Please give the whole listing again exactly, without any of its pictures.

======== Input records ========

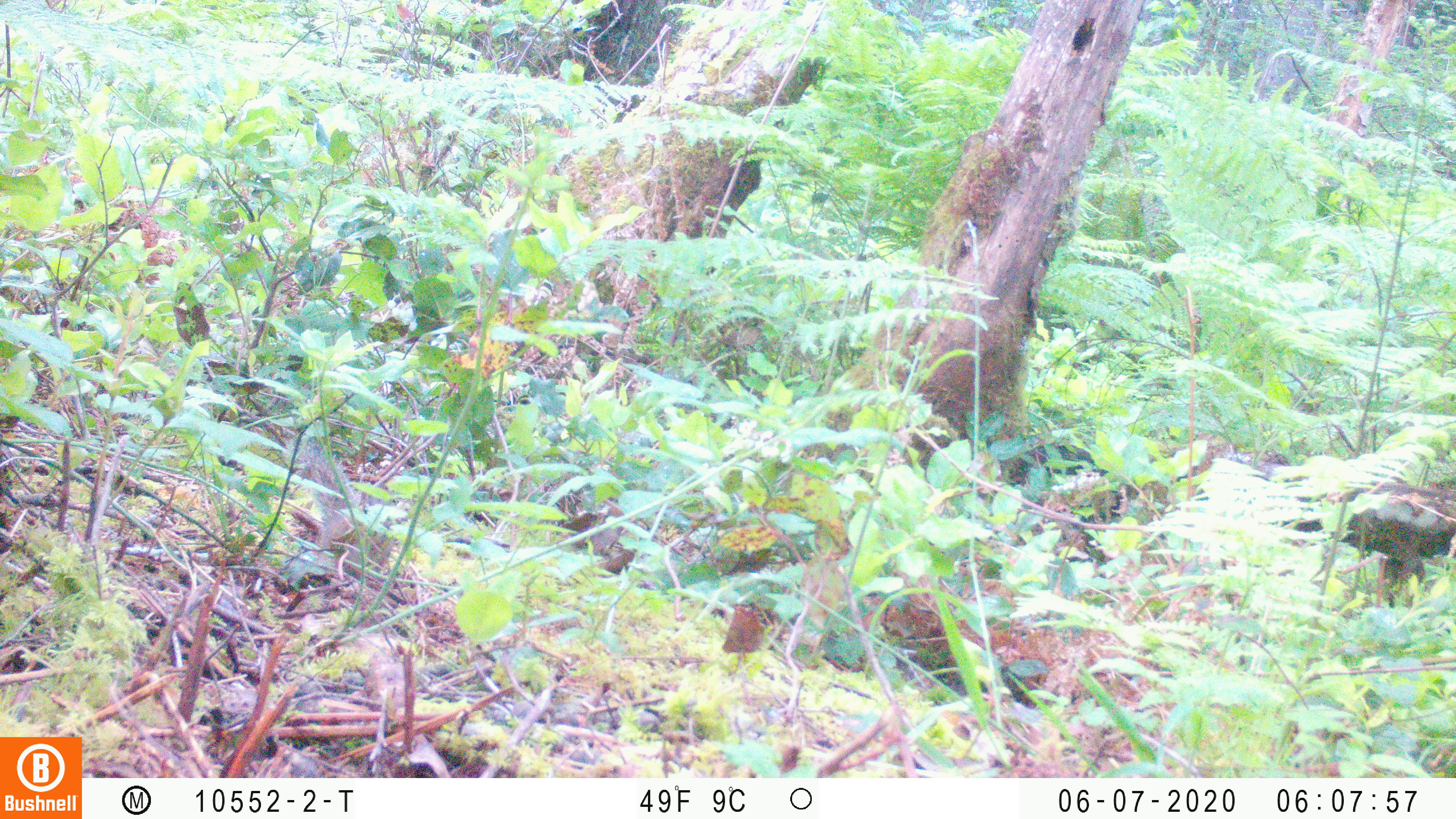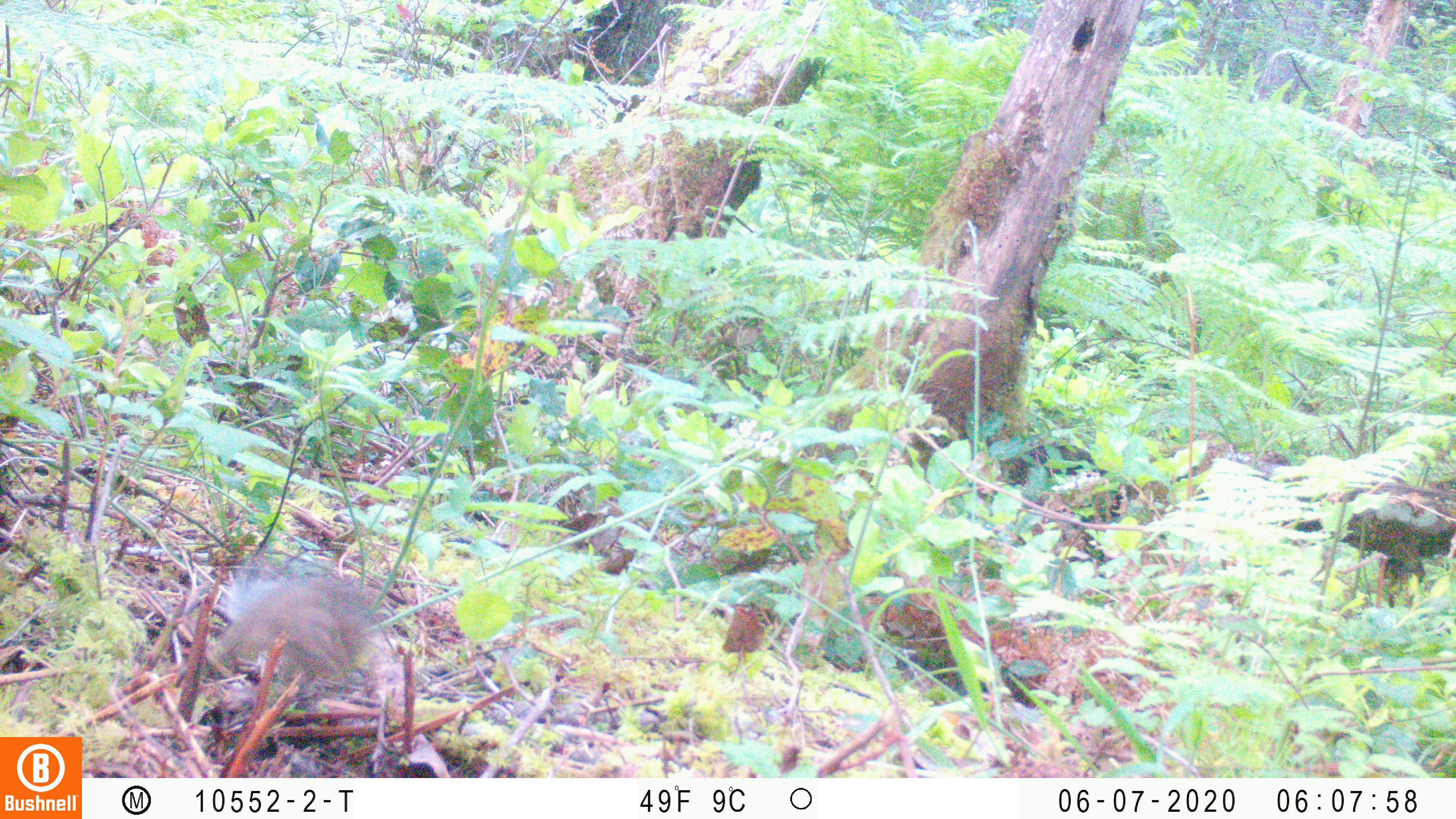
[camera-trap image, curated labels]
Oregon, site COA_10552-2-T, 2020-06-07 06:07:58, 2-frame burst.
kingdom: Animalia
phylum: Chordata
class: Mammalia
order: Rodentia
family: Sciuridae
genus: Tamiasciurus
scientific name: Tamiasciurus douglasii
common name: douglas squirrel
Douglas squirrel (Tamiasciurus douglasii).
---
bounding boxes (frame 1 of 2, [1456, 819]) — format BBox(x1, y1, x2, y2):
douglas squirrel: BBox(298, 452, 391, 585)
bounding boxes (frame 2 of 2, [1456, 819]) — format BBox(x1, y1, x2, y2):
douglas squirrel: BBox(196, 577, 374, 681)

========

• Expected answer:
[camera-trap image, curated labels]
Oregon, site COA_10552-2-T, 2020-06-07 06:07:58, 2-frame burst.
kingdom: Animalia
phylum: Chordata
class: Mammalia
order: Rodentia
family: Sciuridae
genus: Tamiasciurus
scientific name: Tamiasciurus douglasii
common name: douglas squirrel
Douglas squirrel (Tamiasciurus douglasii).
---
bounding boxes (frame 1 of 2, [1456, 819]) — format BBox(x1, y1, x2, y2):
douglas squirrel: BBox(298, 452, 391, 585)
bounding boxes (frame 2 of 2, [1456, 819]) — format BBox(x1, y1, x2, y2):
douglas squirrel: BBox(196, 577, 374, 681)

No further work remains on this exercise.